Rather than tampering with Axios itself, the attackers slipped in rogue code that executed during installation, bringing in a cross-platform remote access trojan, according to StepSecurity. The malware immediately reached out to a command-and-control server, deployed additional payloads and then wiped its own tracks, making detection difficult.

“This is among the most operationally sophisticated supply chain attacks ever documented against a top-10 npm package,” the StepSecurity blog says, referring to packaged collections of JavaScript code.

A supply chain attack occurs when hackers compromise a third-party software or service provider to distribute malware to its users downstream. The attack on Axios could give hackers remote access to infected systems, allowing them to steal credentials, move through networks and potentially compromise connected software used by thousands of other users.

Both the FBI and the Cybersecurity and Infrastructure Security Agency declined comment when contacted by Nextgov/FCW. It’s not immediately clear if that campaign has directly impacted U.S. government systems, though the attack vector could raise concerns for federal agencies and contractors that rely on widely used open-source packages.

Chinese, Russian and North Korean-affiliated hackers have been covertly working to insert backdoor hijacks and exploits into major publicly available software used by countless organizations, developers and governments around the world, according to findings released last August from Strider Technologies.

Open-source projects — which underpin software systems used everywhere — rely on contributions from community members to keep them updated with patches. The updates are often discussed on forums with volunteer software maintainers, who chat with one another about proposed changes.
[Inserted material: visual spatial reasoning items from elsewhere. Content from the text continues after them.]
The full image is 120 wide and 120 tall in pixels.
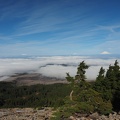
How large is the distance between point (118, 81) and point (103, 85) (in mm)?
3399

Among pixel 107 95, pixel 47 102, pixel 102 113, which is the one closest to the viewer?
pixel 102 113

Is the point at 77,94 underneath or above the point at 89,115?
above

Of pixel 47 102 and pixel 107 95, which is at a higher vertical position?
pixel 107 95

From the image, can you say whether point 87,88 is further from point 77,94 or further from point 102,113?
point 102,113

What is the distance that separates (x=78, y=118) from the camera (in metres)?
34.7

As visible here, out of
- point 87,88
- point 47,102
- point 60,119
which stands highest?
point 87,88

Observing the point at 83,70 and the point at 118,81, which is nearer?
the point at 83,70

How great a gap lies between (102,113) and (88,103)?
491 cm

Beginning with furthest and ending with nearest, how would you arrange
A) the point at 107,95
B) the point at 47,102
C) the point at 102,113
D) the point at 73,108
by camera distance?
the point at 47,102
the point at 107,95
the point at 102,113
the point at 73,108

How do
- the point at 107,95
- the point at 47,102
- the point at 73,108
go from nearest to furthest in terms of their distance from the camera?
the point at 73,108 → the point at 107,95 → the point at 47,102

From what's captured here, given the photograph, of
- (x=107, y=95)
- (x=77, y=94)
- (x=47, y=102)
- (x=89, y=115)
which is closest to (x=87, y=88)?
(x=77, y=94)

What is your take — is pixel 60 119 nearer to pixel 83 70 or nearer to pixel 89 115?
pixel 89 115

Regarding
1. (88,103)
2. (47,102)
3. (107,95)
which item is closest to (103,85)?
(107,95)

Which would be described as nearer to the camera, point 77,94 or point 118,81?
point 77,94
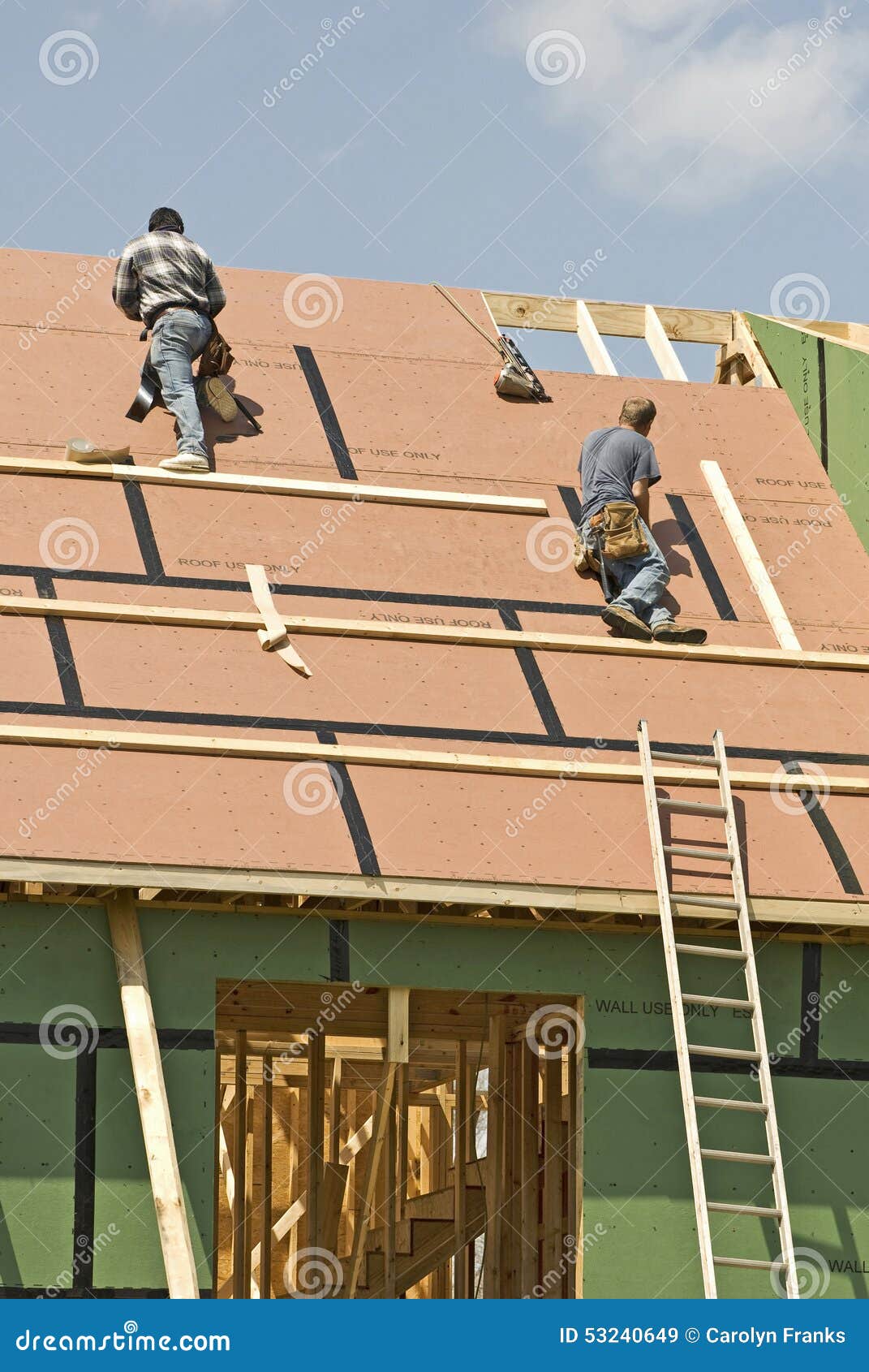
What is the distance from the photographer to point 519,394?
10352 mm

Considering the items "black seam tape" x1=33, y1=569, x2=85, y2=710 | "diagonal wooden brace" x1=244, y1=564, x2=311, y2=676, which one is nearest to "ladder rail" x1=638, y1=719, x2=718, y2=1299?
"diagonal wooden brace" x1=244, y1=564, x2=311, y2=676

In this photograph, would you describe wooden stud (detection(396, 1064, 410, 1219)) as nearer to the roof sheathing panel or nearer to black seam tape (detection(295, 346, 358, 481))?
the roof sheathing panel

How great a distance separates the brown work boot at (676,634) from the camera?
8594 mm

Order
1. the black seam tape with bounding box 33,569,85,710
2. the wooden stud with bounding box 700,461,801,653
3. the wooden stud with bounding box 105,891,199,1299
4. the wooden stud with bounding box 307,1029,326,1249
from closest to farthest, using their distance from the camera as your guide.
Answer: the wooden stud with bounding box 105,891,199,1299, the black seam tape with bounding box 33,569,85,710, the wooden stud with bounding box 700,461,801,653, the wooden stud with bounding box 307,1029,326,1249

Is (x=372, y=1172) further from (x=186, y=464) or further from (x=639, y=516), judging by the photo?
(x=186, y=464)

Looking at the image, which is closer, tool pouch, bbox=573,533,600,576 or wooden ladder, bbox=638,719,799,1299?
wooden ladder, bbox=638,719,799,1299

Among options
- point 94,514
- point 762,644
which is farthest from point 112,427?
point 762,644

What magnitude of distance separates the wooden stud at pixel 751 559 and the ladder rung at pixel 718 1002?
217 centimetres

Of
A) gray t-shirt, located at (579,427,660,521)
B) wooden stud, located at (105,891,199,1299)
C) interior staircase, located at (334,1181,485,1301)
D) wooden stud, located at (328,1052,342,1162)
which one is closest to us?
wooden stud, located at (105,891,199,1299)

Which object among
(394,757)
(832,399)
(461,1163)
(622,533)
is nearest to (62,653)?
(394,757)

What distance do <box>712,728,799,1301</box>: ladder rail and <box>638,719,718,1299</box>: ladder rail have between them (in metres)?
0.29

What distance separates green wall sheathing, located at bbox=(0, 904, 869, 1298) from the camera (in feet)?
22.4

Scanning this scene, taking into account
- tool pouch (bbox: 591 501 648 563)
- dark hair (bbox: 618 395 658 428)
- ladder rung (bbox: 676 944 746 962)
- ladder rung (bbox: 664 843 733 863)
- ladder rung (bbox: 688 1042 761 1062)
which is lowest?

Historically, community practices have operated under the premise that all contributors are benevolent. But that notion was challenged in 2024 when a user dubbed “Jia Tan” tried to quietly plant a backdoor into XZ Utils, a file transfer tool used in several Linux builds that power software in leading global companies.

In December, the chairman of the Senate Intelligence Committee asked the White House national cyber director to take steps to address vulnerabilities in open-source software projects that help power many systems used in U.S. military and civilian agencies.

Last August, Nextgov/FCW first reported that a Russia-based Yandex employee was the sole maintainer of a widely used open-source tool embedded in at least 30 pre-built software packages in the Department of Defense.